### TUGAS LATIHAN
1. Jawab pertanyaan berikut berdasarkan teks tentang kehati-hatian menyampaikan berita:
(a) Menurut hadis riwayat Muslim, kapan seseorang sudah cukup dianggap berdusta?
(b) Menurut ayat al-Nisa' 83, kepada siapa seharusnya berita itu diserahkan?
(c) Dalam Islam, apa sebutan untuk para filosof?
2. Lanjutkan teks tentang kehati-hatian menyampaikan berita, mulai setelah kalimat terakhirnya.

### TEKS SUMBER

────────────────

Dalam sebuah hadis disebutkan, “Cukuplah seseorang dianggap berdusta jika ia menyampaikan semua yang didengarnya”. (HR: Muslim). Sabda nabi ini mengajarkan umat Islam agar bijaksana dan hati-hati dalam bersikap. Tidak semua yang didengar harus disampaikan, karena tidak semua benar. Perlu pendalaman, klarifikasi dan analisa. Atau orang yang mendengar tidak cukup cakap mendengar sehingga bisa menimbulkan misinformasi dan berujung pada kegaduhan.

Dalam Al-Quran diceritakan bagaimana sikap orang munafik dulunya yang ingin membuat kekacauan di kalangan umat Islam dengan menyebarkan berita tanpa sensor. Allah berfirman, “Dan apabila datang kepada mereka suatu berita tentang keamanan ataupun ketakutan, mereka lalu menyiarkannya. Padahal kalau mereka menyerahkannya kepada Rasul dan Ulil Amri di antara mereka, tentulah orang-orang yang ingin mengetahui kebenarannya (akan dapat) mengetahuinya dari mereka (Rasul dan Ulil Amri)”. (al-Nisa’: 83).

Intinya kebijaksanaan adalah kemampuan membuat keputusan dan mengambil sikap yang didasarkan pada kaidah-kaidah logis. Itulah mengapa dalam Islam, seorang pengadil dinamakan hakim, dan para filosof disebut sebagai hukama’.

────────────────

### DATA YANG DIBERIKAN
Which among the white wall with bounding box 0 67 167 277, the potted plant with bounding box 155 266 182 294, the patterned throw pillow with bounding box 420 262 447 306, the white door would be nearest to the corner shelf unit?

────────────────

### JAWABAN LATIHAN
1.
(a) Jika ia menyampaikan semua yang didengarnya.
(b) Kepada Rasul dan Ulil Amri di antara mereka.
(c) Hukama'.

2.
Allah berfirman, “Allah menganugerahkan al hikmah (kefahaman yang dalam tentang Al-Quran dan As Sunnah) kepada siapa yang dikehendaki-Nya. Dan barangsiapa yang dianugerahi hikmah, ia benar-benar telah dianugerahi karunia yang banyak”. (al-Baqarah: 269).

3. Mendidik; yang merupakan pengejawantahan dari ilmu dan kebijaksanaan basisnya adalah kebermanfaatan. Manusia adalah khalifah yang hidupnya tidak hanya untuk dirinya, tetapi juga untuk yang lainnya. Dalam sebuah hadis nabi bersabda, “Sebaik-baik manusia adalah yang paling bermanfaat untuk orang lain”. (HR: Ibnu Hibban).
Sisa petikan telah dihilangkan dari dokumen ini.